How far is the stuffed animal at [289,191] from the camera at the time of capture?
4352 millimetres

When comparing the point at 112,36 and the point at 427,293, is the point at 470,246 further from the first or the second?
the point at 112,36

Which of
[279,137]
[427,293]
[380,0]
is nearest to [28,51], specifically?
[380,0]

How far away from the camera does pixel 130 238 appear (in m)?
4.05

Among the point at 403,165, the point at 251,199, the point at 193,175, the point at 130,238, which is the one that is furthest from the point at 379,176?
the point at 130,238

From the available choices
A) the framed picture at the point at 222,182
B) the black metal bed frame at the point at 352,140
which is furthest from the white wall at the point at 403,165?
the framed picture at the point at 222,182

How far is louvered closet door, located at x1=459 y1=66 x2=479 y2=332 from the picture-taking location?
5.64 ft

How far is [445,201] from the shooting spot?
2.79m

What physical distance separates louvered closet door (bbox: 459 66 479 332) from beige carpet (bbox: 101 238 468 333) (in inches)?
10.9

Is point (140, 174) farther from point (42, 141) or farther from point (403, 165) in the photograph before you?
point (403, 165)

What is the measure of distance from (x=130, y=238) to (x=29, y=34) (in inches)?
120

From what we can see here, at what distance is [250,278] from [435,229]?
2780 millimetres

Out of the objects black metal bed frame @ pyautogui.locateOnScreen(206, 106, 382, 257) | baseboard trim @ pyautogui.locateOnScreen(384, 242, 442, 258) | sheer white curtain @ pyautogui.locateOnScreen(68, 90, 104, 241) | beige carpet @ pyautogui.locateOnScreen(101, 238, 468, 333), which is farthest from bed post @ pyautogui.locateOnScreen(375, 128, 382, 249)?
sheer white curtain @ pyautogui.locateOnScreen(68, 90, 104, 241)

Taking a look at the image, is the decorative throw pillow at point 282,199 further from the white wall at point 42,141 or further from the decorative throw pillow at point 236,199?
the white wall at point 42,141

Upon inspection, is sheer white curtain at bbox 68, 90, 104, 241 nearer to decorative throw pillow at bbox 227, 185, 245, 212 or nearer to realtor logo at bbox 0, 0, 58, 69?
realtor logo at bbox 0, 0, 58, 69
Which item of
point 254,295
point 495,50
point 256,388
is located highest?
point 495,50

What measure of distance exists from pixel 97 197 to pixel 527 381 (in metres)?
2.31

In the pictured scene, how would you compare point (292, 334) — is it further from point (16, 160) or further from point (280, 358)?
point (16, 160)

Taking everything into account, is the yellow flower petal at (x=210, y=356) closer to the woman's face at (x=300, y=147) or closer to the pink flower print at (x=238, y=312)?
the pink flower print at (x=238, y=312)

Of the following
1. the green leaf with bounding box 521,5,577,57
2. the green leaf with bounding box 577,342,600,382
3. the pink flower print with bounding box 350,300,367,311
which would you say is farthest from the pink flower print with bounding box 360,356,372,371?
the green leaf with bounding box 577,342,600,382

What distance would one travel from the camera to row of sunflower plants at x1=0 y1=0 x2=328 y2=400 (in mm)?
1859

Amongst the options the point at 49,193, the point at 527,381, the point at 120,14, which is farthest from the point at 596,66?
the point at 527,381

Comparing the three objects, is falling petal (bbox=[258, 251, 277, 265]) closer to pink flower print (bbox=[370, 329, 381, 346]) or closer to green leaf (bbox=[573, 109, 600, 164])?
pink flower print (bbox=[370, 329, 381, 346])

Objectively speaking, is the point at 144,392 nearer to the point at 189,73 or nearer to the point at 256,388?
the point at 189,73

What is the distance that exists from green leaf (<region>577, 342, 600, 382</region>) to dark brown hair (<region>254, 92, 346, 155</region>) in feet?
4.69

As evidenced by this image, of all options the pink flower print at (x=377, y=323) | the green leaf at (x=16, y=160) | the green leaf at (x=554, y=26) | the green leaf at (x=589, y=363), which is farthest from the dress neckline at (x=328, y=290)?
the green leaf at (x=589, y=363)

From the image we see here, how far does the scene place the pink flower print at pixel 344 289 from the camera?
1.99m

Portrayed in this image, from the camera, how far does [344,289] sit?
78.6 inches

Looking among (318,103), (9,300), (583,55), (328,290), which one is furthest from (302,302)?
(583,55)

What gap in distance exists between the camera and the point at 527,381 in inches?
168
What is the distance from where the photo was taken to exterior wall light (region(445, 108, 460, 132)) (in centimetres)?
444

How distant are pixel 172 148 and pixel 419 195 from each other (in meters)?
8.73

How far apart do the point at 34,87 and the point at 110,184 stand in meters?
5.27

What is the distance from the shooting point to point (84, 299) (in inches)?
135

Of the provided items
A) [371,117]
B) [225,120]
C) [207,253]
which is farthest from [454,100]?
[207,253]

### Given task
Write out again every row from the line that has "Looking among (318,103), (9,300), (583,55), (328,290), which" through the end of the rows, keeping each row's own wording as it stands. In the answers only, scale every number, whether a coordinate or a distance, by 0.9 and round it to as many decimal places as it originally had, rounding halves up.

### Exercise response
Looking among (318,103), (9,300), (583,55), (328,290), which one is furthest from (302,302)?
(525,50)

What gap in distance exists between the camera and the point at 527,381 in inches?
151
What is the distance from where the photo was taken to exterior wall light (region(445, 108, 460, 132)) (in centimetres)?
400

How distant are pixel 172 148 and pixel 419 195 from each other (in meters)?
7.86

How far apart do the point at 34,87 and the point at 110,184 stand in meters?
4.74

What is the distance from the shooting point to point (84, 299) (in inches)?
122

Of the provided items
A) [371,117]
B) [225,120]
C) [207,253]
which is farthest from [454,100]?
[186,228]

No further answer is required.